Page extract »
Posted by: Matt Weber | Tuesday, 02 October 2012 at 07:44 PM
Some of my anachronistic film faves: Kodachrome II, Kodachrome 25, "Kodachrome" by Paul Simon, all the Kodak T grain films.
Miss them? Yah! Go back? Nah... except for the song.
Posted by: Glenn Allenspach | Tuesday, 02 October 2012 at 07:59 PM
Well, poop.
Posted by: Rob Grey | Tuesday, 02 October 2012 at 08:05 PM
This makes me very sad. I have been a heavy user of TMZ. Probably ⅓ of the work on my website was taken with an M3, a Noctilux and TMZ. Developed in FX-37, it scanned beautifully. The grain clumps were large enough that I could scan it on my 8000 dpi drum scanner and record the actual grain pattern.
Oddly, it made better extra-large digital negatives than Tri-X because of this. If I made a 16x24 digital negative from one of the TMZ scans, it looked very 'natural'. Grainy, to be sure, but grainy in the way a really big silver gelatin print would look from the same negative. Tri-X, when treated to that sort of indignity-by-digital-enlargement, just sort of falls apart into mush.
I agree that the better digital cameras can run circles around it. I have a D800 that looks pretty amazing at ISO 3200. The thing we'll miss, however, is the 'look'. Fast film was grainy in the highlights and smoother in the shadows. Digital is 'grainier' (noise actually) in the shadows and cleaner in the highlights.

Data section »

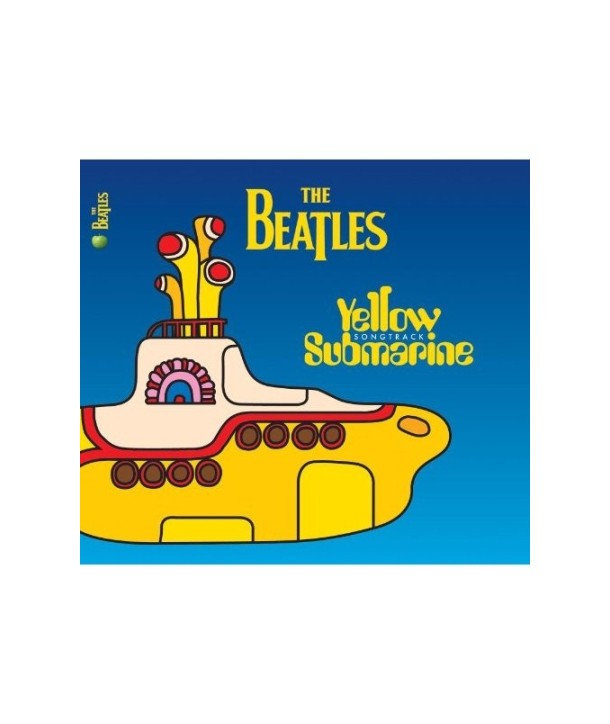 BEATLES-YELLOW-SUBMARINE-SONGTRACK-DIGIPACK-621454G-5099962145428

Your task » Pick up the comment thread about Kodak films after its last sentence and keep it going. The lines above are separate material and are not part of the comment thread about Kodak films.

Output below »
I have about 40 rolls in the freezer. I suppose I need to plan the final project with the stuff and then say goodbye.
Posted by: ch | Tuesday, 02 October 2012 at 08:12 PM
I've used hundreds of rolls of Tmax p3200, it made possible countless photographs that could not have been done with any other film. I like Ilford's Delta 3200 a lot, and have been using it quite extensively in the last year, so hopefully it'll be around a while. You should scan your TMZ negs, Mike, they scan beautifully.
Posted by: Chris Crawford | Tuesday, 02 October 2012 at 08:23 PM
I remember this film as something special. THIS was the roll I kept for the tail-end of the football games, the special roll in my bag on photo assignments for when pushed tri-x just wasn't going to cut it. It was never cheap - we had to have special permission to use it at the student paper I shot for - and after that, I still was careful to shepherd my rolls sparingly, but golly golly it let me shoot things I'd never be able to otherwise - which, in the end, is the highest compliment one can pay to film. (And I have to admit, I was always more partial to Ilford's Delta 3200 - but p3200 was first, and that counts)
Posted by: Robert L. | Tuesday, 02 October 2012 at 08:53 PM
Wow talk about straddling the eras, I just purchased and shot a bunch of this for a friend's kid's wedding this past weekend. It was my first time using it and I'm guessing my last. I exposed at 1600. Any recommendations as to developer?, time?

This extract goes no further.